Ajay Srivastava, pendiri kelompok lobi Global Trade Research Initiative, mengatakan ekspor pertanian India ke AS—yang berfokus pada beberapa rempah-rempah bernilai tinggi dan produk niche—akan mencatat keuntungan terbatas mengingat lemahnya pangsa pasar India pada komoditas utama yang dikecualikan seperti tomat, jeruk, melon, pisang, dan jus buah.
Pergeseran tarif akan sedikit memperkuat posisi India di sektor rempah-rempah dan hortikultura khusus, serta membantu memulihkan sebagian permintaan AS yang hilang setelah kenaikan tarif,” tambah Srivastava.
“Pemasok dari Amerika Latin, Afrika, dan Asean kemungkinan akan memperoleh keuntungan yang lebih besar,” ujar Srivastava, seraya menambahkan belum jelas apakah ekspor India akan dibebaskan dari tarif timbal balik 25 persen atau tarif penuh 50 persen.

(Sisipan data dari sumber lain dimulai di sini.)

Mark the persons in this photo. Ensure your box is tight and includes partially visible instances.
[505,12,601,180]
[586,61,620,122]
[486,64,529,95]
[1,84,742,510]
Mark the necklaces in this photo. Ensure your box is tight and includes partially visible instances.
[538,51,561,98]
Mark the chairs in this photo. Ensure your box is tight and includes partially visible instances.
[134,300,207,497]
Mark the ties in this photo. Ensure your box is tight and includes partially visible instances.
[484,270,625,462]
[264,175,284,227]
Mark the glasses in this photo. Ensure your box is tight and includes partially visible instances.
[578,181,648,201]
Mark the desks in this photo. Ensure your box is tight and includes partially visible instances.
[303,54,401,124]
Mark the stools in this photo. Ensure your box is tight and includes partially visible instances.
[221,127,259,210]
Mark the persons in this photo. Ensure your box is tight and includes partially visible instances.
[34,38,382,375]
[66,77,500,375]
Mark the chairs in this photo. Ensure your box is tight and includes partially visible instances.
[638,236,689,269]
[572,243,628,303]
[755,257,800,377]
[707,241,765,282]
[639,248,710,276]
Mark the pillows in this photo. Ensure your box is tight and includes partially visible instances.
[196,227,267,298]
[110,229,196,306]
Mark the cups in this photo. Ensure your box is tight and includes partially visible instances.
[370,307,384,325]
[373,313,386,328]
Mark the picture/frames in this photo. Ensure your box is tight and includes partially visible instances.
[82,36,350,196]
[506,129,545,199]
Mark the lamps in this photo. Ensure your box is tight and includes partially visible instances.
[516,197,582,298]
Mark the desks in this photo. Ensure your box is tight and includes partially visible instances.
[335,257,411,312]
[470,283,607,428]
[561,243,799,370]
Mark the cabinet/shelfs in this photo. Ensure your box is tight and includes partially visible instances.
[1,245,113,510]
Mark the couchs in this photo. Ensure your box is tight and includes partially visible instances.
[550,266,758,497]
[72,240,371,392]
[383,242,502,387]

Kendati demikian, ungkapnya, para eksportir khawatir bahwa faktor-faktor lain akan menghambat potensi keuntungan, seperti biaya pengiriman yang tinggi, persaingan yang ketat dari Vietnam dan Indonesia, serta persyaratan kualitas AS yang lebih ketat.
Pemerintah Indonesia, meskipun sudah diturunkan tarif impornya oleh Presiden Trump dari 32 persen menjadi 19 persen, pada 7 Juli 2025, tidak ingin buru-buru menandatangani kesepakatan dagang tersebut.

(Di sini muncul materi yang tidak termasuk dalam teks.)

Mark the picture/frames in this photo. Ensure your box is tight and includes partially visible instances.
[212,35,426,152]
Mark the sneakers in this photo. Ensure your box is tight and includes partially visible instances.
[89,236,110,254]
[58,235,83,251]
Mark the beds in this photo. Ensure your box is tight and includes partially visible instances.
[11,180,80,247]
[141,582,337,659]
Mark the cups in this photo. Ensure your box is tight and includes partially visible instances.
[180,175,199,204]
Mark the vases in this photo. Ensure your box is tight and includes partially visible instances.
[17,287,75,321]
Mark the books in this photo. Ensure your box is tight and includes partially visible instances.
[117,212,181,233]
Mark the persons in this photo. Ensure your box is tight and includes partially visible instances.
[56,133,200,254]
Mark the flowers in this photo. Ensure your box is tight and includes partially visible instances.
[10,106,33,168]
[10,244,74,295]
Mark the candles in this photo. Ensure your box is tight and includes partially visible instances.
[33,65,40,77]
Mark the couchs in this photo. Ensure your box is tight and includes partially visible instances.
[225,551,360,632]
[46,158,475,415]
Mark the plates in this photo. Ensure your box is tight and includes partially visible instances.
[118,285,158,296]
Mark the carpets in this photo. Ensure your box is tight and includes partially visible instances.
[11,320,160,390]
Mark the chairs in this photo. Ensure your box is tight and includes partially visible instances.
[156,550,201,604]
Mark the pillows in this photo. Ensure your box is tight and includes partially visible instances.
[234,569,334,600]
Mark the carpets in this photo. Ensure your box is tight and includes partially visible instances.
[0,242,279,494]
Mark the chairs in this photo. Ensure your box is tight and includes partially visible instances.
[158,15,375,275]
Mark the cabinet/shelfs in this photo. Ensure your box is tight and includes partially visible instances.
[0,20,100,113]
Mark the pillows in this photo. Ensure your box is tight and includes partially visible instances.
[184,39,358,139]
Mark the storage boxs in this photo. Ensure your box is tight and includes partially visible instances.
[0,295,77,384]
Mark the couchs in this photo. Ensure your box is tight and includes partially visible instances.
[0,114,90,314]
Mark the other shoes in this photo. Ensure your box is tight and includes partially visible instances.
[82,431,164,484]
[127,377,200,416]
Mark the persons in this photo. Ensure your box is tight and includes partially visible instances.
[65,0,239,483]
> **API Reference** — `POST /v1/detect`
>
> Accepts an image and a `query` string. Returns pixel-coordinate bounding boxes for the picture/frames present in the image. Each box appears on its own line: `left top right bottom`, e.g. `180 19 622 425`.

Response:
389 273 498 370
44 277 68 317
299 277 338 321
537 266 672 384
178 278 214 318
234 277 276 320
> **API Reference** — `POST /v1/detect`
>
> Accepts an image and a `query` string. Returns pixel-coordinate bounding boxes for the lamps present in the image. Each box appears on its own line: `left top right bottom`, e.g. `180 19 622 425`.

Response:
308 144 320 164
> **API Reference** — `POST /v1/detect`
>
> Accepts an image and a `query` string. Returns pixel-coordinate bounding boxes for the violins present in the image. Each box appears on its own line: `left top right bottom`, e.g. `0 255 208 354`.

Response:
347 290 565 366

Sebelumnya, negara seperti Malaysia dan Kamboja sudah terlebih dahulu merampungkan negosiasi dengan AS. Sementara Indonesia tetap ingin ada kepastian posisi tawar yang saling menguntungkan.
Salah satu pembahasan utama adalah usulan tarif nol persen untuk sejumlah komoditas unggulan Indonesia yang tidak diproduksi di AS, seperti kelapa sawit, kakao, dan karet. Pemerintah Indonesia memastikan masih ada negosiasi dengan pihak AS untuk tarif dagang pada beberapa komoditas hingga ada penandatangan kesepakatan ini.

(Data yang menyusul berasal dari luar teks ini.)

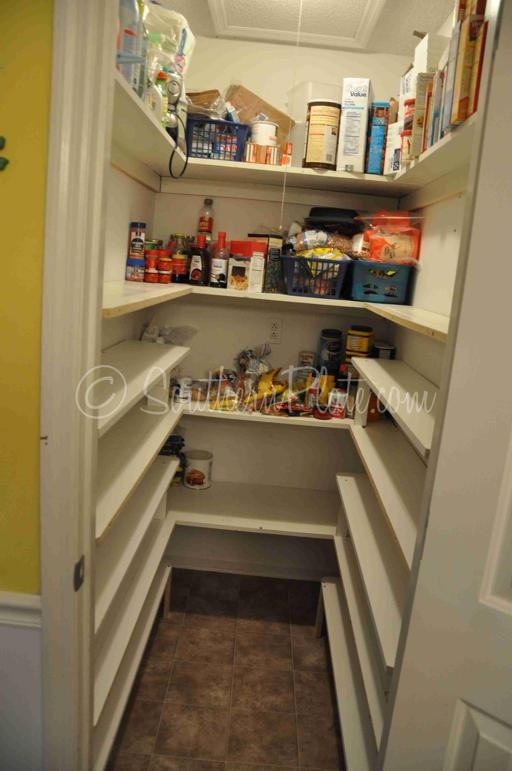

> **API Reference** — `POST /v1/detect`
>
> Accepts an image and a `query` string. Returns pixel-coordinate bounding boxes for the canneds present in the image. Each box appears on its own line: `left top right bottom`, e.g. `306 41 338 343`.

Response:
183 450 213 490
298 325 395 392
126 222 174 284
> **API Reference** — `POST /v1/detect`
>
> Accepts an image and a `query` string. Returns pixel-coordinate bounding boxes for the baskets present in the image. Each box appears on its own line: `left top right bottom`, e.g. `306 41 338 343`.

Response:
185 116 250 163
279 254 350 299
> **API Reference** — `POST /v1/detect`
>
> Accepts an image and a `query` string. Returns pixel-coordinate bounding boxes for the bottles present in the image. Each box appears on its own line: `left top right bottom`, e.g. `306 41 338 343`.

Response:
172 197 230 290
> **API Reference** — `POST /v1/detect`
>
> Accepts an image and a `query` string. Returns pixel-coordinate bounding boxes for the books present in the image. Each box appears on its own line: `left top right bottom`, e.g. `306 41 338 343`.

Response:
407 1 488 159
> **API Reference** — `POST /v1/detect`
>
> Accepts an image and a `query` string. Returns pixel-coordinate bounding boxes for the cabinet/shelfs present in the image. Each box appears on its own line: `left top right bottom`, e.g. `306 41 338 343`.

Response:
309 113 483 771
84 62 191 769
172 155 417 587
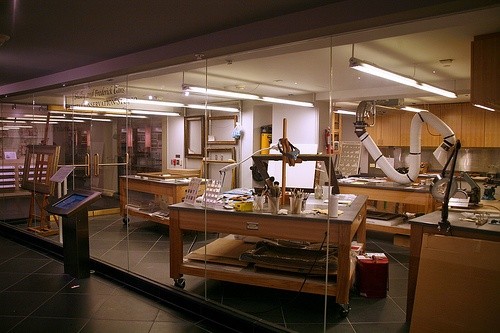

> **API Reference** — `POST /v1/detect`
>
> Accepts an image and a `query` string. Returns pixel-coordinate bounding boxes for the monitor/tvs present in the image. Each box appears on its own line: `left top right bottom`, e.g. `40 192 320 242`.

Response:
54 194 87 210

Menteri Perdagangan (Mendag), Budi Santoso mengatakan, negosiasi lanjutan antara Indonesia dan AS sedang dalam penentuan waktu yang tepat.
“Mau dijadwalkan perundingan berikutnya, ya mungkin tinggal menunggu. Rencananya waktu itu minggu depan, tetapi tadi dilaporkan, cuma belum dikasih tanggalnya,” kata Budi saat ditemui wartawan di kantor Kementerian Perdagangan (Kemendag), Jumat, 7 November 2025.
Budi menjelaskan negosiasi tersebut tidak bisa dilakukan setiap hari, karena Pemerintah AS juga melakukan perundingan yang sama dengan negara lainnya. (Rif)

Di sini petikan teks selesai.